Open 💬 3 comments Opened Jun 24, 2026 by svashish305

Environment

  • Claude Code on WSL2 (Ubuntu), Windows host
  • Model: Opus
  • Host: ~95 GB RAM; WSL guest capped ~46 GiB, no swap at time of crash

Summary

This is distinct from the V8 heap-exhaustion OOM reported in #16470 and #18011 (both closed/stale).
This is a Linux kernel OOM-killer event: launching several parallel subagents via the
Agent/Task tool spawned a swarm of ~70 node processes whose aggregate RSS (~43.5 GB)
exhausted host RAM. No single process hit a V8 heap limit — each was lean (~620 MB avg). The
kernel OOM-killer fired 3+ times in one boot, killed systemd, and collapsed the WSL distro
(Wsl/Service/E_UNEXPECTED).

What happened

  • Ran a deep multi-repo audit workflow: 6 subagents launched in parallel within ~60 seconds

(single foreground fan-out, no staggering).

  • Each subagent is a full Claude Code process that, while doing real work, **spawns 20+ of its own

tool-use child processes** (Bash/Read across large repos), and every Edit fires PostToolUse lint
hooks (rubocop/eslint = more node). These children compound across all parallel agents.

  • OOM task table (recovered from the persistent journal of the prior boot) showed:

~70 node processes, ~620 MB average, largest 2.7 GB, total ~43.5 GB ≈ 98% of resident memory.

  • OOM-killer fired at roughly 1-minute intervals across the same boot; the session's last activity

was inside that window.

Root cause (hypothesis)

Parallel Agent/Task fan-out appears to have no aggregate memory ceiling and no concurrency cap.
The footprint is driven by tool-spawned children per agent — each subagent runs many concurrent
Bash/Read tool calls (and PostToolUse hooks spawn further node processes), so total resident memory
scales roughly as agents × (tool-children + hook-processes) with no backpressure. (Note: subagents
share the parent session's MCP server set rather than re-spawning it, so MCP duplication is not
the multiplier here — the swarm is tool/hook fan-out across parallel agents.) On a host with a hard
RAM cap (WSL, containers, cgroup limits) this OOM-kills the system rather than degrading gracefully.
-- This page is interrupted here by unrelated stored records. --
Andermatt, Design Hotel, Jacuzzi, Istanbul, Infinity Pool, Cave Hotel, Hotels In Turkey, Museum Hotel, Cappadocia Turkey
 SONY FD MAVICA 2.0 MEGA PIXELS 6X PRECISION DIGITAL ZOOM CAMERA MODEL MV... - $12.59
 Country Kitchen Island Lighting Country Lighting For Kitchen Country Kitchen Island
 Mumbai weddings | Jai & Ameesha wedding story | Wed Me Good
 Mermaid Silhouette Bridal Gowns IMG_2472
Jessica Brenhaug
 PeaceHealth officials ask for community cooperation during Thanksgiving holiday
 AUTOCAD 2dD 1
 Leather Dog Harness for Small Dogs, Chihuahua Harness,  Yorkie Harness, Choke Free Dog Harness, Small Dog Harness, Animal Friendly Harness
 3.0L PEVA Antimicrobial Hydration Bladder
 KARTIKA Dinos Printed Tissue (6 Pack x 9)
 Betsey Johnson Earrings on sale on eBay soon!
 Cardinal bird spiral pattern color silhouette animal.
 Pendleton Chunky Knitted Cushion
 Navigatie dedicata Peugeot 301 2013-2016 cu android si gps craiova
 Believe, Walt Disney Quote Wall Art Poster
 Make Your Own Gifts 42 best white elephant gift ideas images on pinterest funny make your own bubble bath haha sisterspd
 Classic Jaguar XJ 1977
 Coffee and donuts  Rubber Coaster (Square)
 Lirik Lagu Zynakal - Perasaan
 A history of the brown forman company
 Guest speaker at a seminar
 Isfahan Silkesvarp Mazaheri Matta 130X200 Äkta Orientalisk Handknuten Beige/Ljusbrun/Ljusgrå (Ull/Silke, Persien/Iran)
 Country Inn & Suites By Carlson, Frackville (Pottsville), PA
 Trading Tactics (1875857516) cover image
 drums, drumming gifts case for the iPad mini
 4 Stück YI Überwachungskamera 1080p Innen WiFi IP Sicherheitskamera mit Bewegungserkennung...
Why it's not #16470 / #18011

Those are V8 heap limits inside a single process (FATAL ERROR: Reached heap limit, SIGABRT).
Here every process was well under its heap limit; the kernel killed processes because
physical RAM was exhausted by process count/aggregate RSS, not heap growth in one process.

Suggested mitigations

  1. Cap the number of concurrently-running subagents (or expose a configurable concurrency limit) for

the Agent/Task fan-out path.

  1. Make any such cap memory-aware (aggregate RSS / child-process pressure), not purely count-based

— each agent's tool + hook fan-out, not the agent alone, is the real memory unit.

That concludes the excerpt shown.